>> begin Document segment
# Mixer XLR outs are 6db higher than the TRS outs. Why?



## Greg Ellis (Oct 1, 2007)

I have a Mackie PROFX8 that I output to powered speakers using balanced line-level outs.

There are TWO sets of outputs for the main mix:

TRS jacks
XLR jacks at 6db hotter

I don't understand WHY the XLR outs are hotter than the TRS jacks, or what sort of implications that would have.

I'm getting ready to buy a new set of cables for this and I'm wondering whether to get XLR or TRS. The speakers (EV ZLX-12P) can take either one.

Any thoughts?


----------



## ronmac (Sep 22, 2006)

Are you using a TRS cable to connect your line outs to your nex device? If you are not, you will get a signal down 6db


----------



## Greg Ellis (Oct 1, 2007)

ronmac said:


> Are you using a TRS cable to connect your line outs to your nex device? If you are not, you will get a signal down 6db


Yeah, right now I'm using 10' TRS to TRS cables between the mixer main outputs and the powered speakers.

I want to be able to position the speakers further away so I'm looking into buying some longer cables.

I was planning to get TRS to TRS cables again, around 25' or so, but I could just as well use XLR to XLR.

I just don't understand this thing about +6db on the XLR outputs.


----------



## ronmac (Sep 22, 2006)

I just had a look at the manual and it seems that is the way it is designed. Page 8 of the manual states TRS out is 6db down.


----------



## Granny Gremlin (Jun 3, 2016)
>> end Document segment
>> begin Listed records
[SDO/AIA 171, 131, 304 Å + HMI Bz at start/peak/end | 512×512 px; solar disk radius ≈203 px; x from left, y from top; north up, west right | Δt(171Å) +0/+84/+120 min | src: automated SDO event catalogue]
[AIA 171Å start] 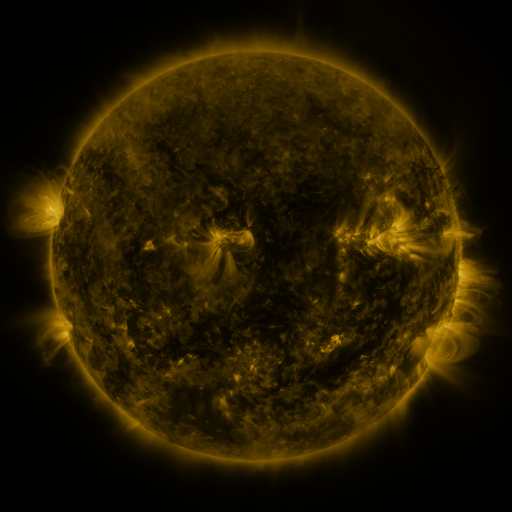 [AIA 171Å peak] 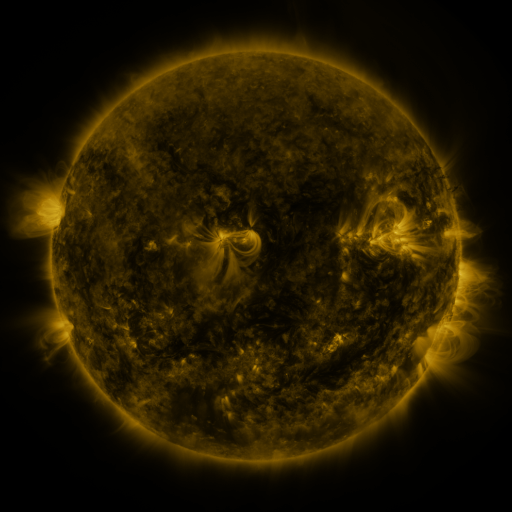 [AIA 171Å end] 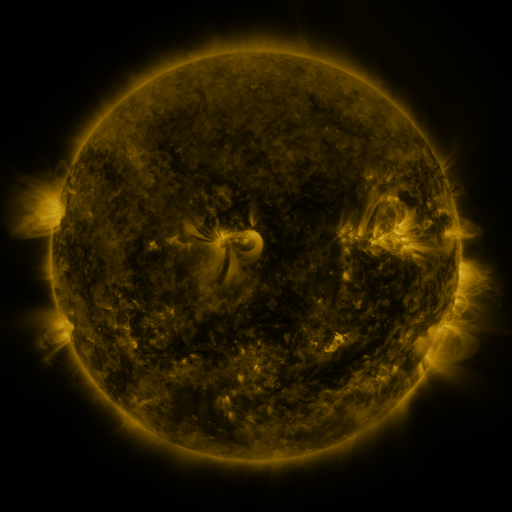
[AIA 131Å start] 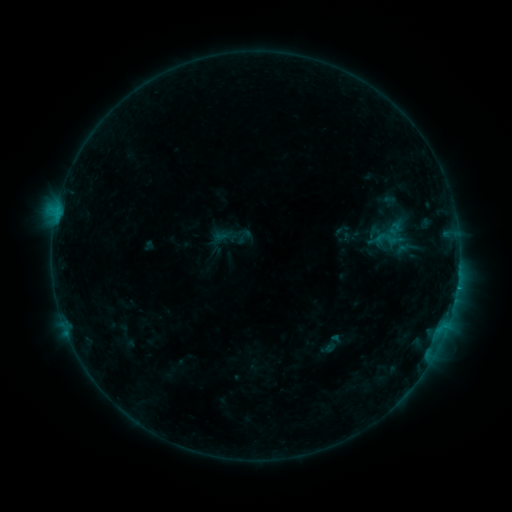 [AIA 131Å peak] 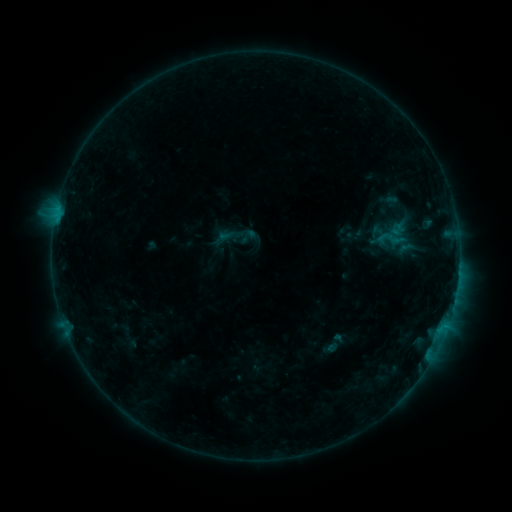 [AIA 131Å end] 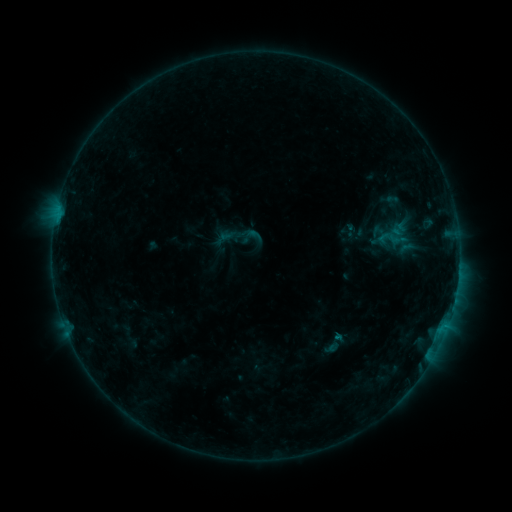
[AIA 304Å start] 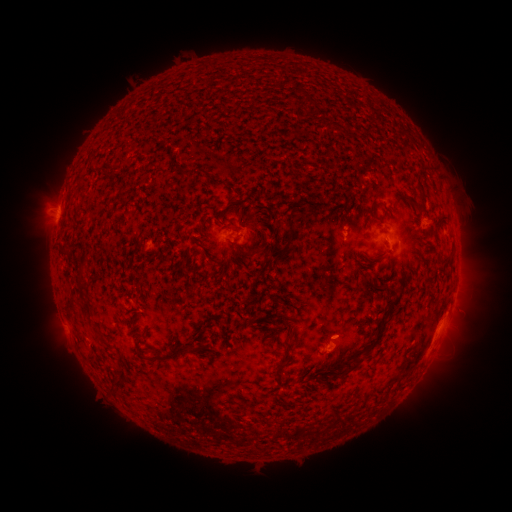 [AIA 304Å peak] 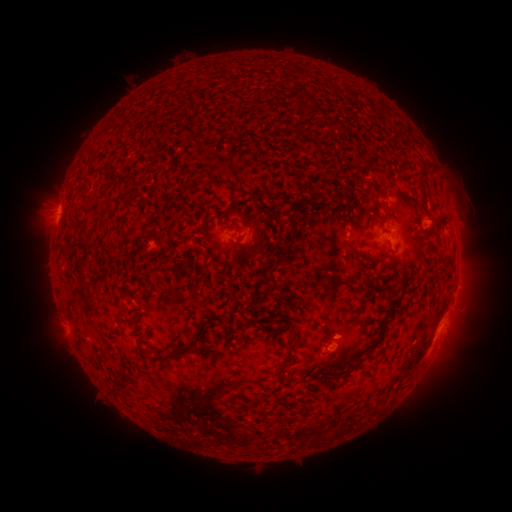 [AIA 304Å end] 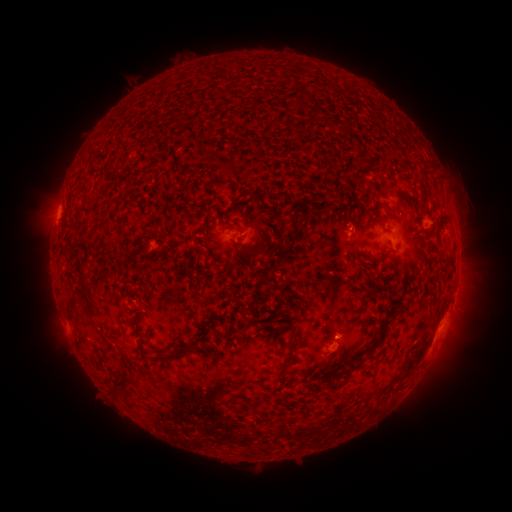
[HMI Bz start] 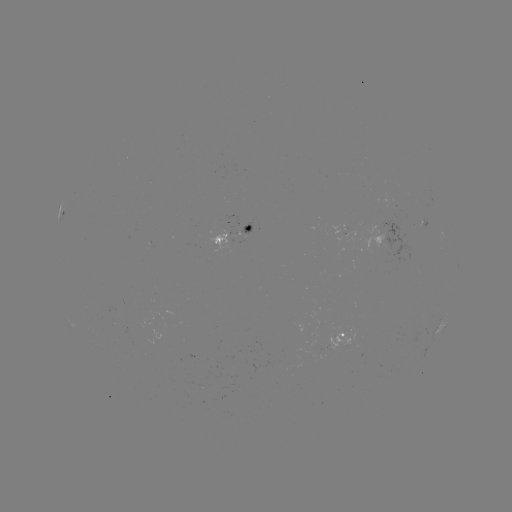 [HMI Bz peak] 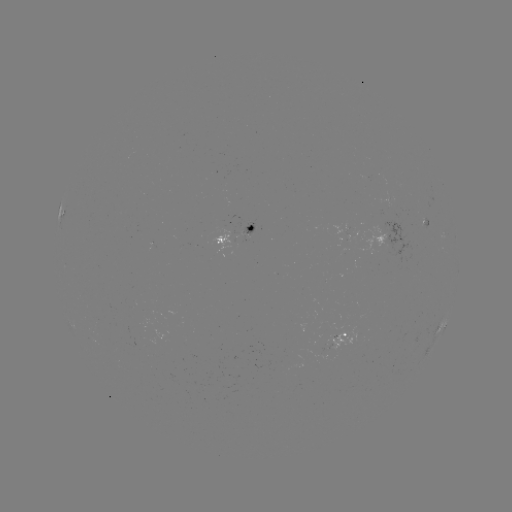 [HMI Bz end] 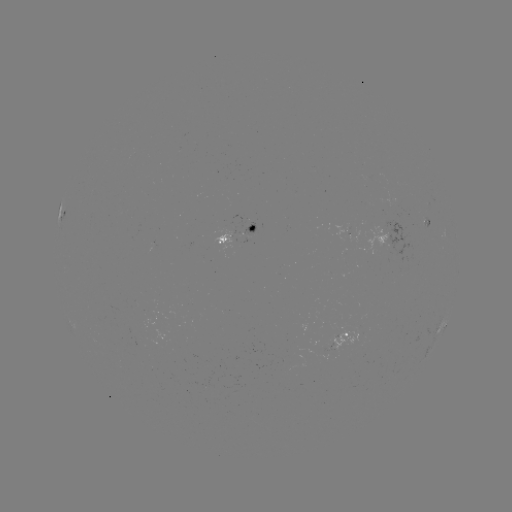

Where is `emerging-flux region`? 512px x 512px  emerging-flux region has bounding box [242, 222, 254, 237].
>> end Listed records
Description of the task:
In the forum thread on mixer outputs, rewrite the passage between "I want to be" and "the XLR outputs.", inclusive, swapping "longer cables" for "longer leads".

Final answer:
I want to be able to position the speakers further away so I'm looking into buying some longer leads.

I was planning to get TRS to TRS cables again, around 25' or so, but I could just as well use XLR to XLR.

I just don't understand this thing about +6db on the XLR outputs.